To-do list:
(1) From the Weeford passage, reproduce word for word the part that opens with the words containing "Weeford is a" and closes with "and two lodges.".
(2) Answer these from the passage on listed buildings in Weeford:
(a) Which district is Weeford in?
(b) How many listed buildings does the parish contain?
(c) What were the buildings in Weeford House Farm once part of?
======== Document passage ========
= Listed buildings in Weeford =

Weeford is a civil parish in the district of Lichfield, Staffordshire, England. The parish contains eight listed buildings that are recorded in the National Heritage List for England. All the listed buildings are designated at Grade II, the lowest of the three grades, which is applied to "buildings of national importance and special interest". The parish includes the village of Weeford and the surrounding countryside. The buildings in Weeford House Farm were at one time part of a large coach staging complex, and some of them are listed. The other listed buildings are a church, a farmhouse, and two lodges.
======== Data extract ========
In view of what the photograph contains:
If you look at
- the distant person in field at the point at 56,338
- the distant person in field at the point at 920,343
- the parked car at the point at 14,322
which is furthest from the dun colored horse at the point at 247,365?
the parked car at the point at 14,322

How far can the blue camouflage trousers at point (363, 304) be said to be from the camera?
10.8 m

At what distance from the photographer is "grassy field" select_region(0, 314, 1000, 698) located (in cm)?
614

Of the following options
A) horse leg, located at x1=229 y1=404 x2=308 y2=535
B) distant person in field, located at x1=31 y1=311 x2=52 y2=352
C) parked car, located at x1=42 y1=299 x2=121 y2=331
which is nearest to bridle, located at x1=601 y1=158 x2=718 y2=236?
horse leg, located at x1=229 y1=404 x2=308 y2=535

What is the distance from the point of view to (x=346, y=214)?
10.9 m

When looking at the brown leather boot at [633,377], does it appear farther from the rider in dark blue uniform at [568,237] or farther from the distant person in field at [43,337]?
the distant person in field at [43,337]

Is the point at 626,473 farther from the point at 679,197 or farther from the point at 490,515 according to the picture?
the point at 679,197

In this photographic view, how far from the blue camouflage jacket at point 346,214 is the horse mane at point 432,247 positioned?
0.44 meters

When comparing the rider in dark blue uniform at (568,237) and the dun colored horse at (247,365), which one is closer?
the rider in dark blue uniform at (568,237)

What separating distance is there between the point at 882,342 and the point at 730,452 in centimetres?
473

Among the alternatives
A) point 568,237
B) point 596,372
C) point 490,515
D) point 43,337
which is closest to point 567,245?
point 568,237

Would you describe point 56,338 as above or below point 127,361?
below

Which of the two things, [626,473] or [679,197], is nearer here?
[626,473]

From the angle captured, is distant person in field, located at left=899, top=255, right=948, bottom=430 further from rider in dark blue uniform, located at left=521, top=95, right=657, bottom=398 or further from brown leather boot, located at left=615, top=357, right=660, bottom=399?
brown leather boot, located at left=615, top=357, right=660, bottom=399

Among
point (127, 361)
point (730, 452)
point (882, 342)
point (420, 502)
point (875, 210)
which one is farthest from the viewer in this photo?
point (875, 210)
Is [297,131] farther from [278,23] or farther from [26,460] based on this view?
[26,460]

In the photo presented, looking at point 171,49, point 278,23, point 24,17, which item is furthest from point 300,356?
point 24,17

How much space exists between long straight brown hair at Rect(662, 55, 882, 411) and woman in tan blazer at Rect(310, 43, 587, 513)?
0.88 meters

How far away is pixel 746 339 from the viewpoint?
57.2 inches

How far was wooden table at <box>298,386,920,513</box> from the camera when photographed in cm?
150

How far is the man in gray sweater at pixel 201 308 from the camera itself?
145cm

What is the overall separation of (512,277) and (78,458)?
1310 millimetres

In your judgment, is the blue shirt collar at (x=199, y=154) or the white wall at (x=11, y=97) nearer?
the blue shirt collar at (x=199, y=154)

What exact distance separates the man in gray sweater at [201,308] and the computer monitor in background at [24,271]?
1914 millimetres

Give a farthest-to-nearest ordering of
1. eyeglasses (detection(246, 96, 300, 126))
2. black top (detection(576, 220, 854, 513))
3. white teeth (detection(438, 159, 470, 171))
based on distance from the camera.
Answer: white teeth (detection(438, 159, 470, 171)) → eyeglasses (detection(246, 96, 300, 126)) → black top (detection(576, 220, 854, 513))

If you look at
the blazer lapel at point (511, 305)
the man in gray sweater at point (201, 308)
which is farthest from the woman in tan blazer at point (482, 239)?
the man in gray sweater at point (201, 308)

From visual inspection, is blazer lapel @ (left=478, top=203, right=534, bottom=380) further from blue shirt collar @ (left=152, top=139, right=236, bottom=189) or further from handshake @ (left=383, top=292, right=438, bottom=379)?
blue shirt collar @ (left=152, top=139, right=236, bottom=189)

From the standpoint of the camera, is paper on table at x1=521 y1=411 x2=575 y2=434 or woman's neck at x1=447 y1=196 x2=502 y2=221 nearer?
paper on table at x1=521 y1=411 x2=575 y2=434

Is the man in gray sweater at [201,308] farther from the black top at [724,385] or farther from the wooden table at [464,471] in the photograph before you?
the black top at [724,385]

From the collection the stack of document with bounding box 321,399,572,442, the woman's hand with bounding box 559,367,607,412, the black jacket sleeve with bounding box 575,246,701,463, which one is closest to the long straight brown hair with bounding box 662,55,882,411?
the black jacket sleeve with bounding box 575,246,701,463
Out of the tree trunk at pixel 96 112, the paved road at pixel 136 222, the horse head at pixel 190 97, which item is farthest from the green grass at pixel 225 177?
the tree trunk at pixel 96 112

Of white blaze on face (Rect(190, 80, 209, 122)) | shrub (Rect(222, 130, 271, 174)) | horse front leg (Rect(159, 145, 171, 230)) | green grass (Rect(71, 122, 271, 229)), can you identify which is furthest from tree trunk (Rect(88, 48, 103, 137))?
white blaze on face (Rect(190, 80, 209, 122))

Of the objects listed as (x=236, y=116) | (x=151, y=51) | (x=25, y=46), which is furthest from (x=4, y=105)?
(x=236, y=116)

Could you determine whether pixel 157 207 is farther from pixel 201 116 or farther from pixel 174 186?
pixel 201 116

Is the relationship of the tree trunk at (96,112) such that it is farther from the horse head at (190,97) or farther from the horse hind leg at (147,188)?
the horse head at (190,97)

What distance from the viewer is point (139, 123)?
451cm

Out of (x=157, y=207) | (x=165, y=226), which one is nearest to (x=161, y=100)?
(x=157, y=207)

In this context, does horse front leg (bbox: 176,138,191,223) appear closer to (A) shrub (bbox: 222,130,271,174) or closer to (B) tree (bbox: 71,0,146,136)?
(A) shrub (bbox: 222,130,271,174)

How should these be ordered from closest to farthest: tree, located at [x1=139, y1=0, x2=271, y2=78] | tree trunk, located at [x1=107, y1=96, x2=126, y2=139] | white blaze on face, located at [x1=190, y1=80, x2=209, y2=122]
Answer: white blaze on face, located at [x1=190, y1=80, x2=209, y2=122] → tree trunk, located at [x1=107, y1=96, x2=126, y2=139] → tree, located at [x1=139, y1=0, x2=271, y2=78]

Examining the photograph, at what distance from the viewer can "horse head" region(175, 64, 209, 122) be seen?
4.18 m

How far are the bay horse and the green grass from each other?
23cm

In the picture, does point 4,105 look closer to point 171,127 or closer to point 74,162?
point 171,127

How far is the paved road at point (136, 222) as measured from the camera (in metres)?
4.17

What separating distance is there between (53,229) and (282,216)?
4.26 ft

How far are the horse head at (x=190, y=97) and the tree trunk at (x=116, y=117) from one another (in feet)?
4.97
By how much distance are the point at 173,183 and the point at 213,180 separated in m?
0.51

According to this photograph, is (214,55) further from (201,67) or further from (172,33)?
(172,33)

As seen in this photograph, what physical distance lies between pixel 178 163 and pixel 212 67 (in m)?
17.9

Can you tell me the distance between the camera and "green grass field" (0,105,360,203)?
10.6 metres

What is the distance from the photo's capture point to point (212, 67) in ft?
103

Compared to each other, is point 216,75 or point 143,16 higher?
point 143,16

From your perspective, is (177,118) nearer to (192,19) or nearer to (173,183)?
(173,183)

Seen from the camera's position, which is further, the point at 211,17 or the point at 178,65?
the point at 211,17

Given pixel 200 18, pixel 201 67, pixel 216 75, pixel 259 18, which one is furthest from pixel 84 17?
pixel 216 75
========
Task-by-task outputs:
(1)
Weeford is a civil parish in the district of Lichfield, Staffordshire, England. The parish contains eight listed buildings that are recorded in the National Heritage List for England. All the listed buildings are designated at Grade II, the lowest of the three grades, which is applied to "buildings of national importance and special interest". The parish includes the village of Weeford and the surrounding countryside. The buildings in Weeford House Farm were at one time part of a large coach staging complex, and some of them are listed. The other listed buildings are a church, a farmhouse, and two lodges.

(2)
(a) Lichfield
(b) Eight
(c) A large coach staging complex